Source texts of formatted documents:
____
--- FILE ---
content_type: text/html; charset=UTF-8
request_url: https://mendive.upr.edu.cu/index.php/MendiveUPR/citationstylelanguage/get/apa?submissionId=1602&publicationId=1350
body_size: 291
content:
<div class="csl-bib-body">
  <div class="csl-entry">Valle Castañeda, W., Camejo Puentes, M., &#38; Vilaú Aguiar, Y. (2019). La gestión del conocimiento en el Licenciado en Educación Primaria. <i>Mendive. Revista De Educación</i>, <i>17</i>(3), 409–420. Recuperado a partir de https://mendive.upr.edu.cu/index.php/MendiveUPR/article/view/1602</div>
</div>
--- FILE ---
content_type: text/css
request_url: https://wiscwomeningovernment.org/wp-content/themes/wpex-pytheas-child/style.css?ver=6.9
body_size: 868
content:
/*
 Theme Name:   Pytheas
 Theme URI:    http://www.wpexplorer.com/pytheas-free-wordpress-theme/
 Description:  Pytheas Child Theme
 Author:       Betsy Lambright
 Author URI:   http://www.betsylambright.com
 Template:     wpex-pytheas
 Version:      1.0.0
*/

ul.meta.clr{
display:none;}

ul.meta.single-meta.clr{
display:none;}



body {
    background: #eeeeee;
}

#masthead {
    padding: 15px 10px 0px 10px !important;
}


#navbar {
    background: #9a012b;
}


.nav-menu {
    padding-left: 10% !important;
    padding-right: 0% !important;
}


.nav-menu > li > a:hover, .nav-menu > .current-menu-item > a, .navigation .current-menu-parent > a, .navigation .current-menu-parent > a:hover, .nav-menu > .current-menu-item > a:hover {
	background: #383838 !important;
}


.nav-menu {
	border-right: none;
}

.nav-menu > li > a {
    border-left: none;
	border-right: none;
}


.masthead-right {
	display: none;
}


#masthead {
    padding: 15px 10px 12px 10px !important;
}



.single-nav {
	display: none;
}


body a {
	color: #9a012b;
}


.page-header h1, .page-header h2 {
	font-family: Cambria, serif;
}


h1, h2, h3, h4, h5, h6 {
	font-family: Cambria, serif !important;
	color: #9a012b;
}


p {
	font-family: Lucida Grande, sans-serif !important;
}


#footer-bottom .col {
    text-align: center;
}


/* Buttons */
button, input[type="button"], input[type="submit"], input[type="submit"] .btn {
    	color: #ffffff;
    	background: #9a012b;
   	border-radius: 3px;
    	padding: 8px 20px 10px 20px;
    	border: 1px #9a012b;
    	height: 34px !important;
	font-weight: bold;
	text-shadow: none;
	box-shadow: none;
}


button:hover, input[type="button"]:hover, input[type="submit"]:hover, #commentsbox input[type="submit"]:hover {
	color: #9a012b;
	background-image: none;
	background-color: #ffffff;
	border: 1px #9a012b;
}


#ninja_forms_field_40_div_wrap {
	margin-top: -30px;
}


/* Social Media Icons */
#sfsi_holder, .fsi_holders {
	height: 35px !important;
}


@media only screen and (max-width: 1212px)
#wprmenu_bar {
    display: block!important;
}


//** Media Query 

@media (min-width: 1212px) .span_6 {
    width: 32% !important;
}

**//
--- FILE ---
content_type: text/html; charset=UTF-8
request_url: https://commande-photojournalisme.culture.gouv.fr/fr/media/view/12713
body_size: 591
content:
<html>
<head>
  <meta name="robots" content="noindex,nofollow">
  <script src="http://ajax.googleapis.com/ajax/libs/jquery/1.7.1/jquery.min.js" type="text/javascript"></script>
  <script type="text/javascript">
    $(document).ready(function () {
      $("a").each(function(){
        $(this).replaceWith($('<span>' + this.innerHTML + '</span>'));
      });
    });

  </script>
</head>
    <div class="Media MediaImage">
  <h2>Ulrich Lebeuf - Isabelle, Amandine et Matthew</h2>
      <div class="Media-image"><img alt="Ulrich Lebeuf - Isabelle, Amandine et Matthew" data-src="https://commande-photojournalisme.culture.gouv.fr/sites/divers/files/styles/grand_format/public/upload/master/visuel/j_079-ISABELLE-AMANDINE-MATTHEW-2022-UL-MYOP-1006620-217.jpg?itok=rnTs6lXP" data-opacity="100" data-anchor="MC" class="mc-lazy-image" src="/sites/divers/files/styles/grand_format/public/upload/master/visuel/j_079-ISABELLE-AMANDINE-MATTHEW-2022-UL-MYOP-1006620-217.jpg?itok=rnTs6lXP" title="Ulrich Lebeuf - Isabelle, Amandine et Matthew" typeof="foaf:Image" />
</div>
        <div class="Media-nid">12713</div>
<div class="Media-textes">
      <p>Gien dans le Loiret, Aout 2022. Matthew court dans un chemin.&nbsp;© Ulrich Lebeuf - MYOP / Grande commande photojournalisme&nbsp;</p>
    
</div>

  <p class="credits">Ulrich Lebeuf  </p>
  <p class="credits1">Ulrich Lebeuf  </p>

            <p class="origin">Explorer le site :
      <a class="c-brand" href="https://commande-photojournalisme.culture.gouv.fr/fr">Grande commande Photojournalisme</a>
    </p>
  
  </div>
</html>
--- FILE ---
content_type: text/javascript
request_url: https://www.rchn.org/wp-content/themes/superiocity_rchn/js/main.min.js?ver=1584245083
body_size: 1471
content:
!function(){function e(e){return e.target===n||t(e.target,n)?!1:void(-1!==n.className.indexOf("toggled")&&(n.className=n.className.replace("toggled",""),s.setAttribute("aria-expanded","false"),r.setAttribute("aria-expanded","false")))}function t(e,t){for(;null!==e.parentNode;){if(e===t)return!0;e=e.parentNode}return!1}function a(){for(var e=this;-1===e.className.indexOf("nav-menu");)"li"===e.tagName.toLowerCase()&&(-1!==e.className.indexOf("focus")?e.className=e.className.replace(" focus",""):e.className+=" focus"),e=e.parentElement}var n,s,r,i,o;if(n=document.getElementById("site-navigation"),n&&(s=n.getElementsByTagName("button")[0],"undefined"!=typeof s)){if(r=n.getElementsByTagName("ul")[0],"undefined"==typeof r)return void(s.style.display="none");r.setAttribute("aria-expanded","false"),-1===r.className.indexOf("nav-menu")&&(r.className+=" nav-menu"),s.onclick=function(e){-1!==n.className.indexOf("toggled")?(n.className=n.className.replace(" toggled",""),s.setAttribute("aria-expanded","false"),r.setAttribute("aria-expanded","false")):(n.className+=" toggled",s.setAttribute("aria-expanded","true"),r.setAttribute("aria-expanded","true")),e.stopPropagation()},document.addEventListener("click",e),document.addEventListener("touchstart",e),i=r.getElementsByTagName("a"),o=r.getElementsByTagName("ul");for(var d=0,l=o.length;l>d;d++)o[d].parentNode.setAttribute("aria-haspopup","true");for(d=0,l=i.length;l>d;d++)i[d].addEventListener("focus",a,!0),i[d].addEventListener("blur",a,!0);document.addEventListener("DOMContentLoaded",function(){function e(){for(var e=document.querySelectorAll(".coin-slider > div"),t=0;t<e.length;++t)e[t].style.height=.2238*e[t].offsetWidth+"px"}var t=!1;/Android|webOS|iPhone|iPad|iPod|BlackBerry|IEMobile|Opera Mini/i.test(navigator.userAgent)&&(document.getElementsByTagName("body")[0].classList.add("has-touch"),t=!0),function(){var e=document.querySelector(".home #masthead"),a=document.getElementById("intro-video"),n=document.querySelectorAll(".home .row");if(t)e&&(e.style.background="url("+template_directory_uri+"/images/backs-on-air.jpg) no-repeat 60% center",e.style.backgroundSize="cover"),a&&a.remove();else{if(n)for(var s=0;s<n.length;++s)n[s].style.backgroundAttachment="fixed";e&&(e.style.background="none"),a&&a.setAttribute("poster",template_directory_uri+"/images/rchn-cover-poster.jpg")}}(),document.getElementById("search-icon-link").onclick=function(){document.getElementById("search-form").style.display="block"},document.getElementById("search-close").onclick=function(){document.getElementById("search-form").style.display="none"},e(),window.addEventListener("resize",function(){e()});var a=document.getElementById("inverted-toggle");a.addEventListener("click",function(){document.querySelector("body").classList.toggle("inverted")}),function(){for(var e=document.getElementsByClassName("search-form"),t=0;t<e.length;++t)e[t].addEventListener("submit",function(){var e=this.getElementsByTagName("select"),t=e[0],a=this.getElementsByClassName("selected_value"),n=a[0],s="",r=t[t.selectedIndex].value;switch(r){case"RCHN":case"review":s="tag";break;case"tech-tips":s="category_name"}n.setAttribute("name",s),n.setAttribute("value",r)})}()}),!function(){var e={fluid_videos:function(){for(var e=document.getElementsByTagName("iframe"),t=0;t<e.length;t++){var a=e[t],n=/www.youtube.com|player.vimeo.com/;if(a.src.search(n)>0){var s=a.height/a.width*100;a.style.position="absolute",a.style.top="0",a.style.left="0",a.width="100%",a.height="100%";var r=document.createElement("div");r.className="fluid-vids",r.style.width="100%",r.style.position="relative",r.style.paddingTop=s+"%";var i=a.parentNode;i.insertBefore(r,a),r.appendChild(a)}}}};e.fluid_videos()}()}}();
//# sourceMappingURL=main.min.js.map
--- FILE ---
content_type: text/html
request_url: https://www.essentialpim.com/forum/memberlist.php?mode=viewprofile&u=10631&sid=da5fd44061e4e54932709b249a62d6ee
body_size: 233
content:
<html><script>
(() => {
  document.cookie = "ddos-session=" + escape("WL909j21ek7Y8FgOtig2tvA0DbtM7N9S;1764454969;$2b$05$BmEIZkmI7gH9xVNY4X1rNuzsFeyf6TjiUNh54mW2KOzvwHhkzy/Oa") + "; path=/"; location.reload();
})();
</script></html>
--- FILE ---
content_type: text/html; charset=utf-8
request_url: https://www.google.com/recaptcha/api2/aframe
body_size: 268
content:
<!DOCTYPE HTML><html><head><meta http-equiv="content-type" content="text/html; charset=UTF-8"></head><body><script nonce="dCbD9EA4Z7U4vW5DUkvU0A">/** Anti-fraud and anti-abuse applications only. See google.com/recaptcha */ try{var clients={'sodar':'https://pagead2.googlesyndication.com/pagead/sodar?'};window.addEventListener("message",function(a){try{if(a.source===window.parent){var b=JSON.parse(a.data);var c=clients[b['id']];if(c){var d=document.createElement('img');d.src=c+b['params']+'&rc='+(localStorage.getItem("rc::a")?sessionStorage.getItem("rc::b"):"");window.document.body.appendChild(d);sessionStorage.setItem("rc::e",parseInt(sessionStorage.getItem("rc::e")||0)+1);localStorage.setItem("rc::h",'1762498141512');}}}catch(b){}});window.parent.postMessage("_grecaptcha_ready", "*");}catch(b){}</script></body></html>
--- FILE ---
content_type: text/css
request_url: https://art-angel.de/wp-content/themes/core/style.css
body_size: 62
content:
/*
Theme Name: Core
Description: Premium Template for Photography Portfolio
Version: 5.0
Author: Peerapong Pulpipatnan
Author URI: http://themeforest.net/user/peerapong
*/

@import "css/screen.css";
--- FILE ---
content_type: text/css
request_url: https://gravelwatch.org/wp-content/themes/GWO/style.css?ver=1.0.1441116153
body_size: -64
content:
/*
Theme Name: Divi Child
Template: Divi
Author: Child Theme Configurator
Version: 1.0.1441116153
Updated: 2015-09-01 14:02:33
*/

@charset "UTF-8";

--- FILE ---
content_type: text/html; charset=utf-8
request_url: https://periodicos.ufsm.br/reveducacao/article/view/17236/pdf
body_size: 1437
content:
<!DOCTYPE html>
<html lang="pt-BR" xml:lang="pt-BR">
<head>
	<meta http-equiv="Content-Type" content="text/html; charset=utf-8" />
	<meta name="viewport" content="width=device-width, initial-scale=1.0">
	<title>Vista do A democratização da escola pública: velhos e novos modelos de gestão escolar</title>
____
* **What you will do**: Every line above that includes the string "themes" needs to be copied.

* **Task answer**:
request_url: https://wiscwomeningovernment.org/wp-content/themes/wpex-pytheas-child/style.css?ver=6.9
request_url: https://www.rchn.org/wp-content/themes/superiocity_rchn/js/main.min.js?ver=1584245083
request_url: https://art-angel.de/wp-content/themes/core/style.css
request_url: https://gravelwatch.org/wp-content/themes/GWO/style.css?ver=1.0.1441116153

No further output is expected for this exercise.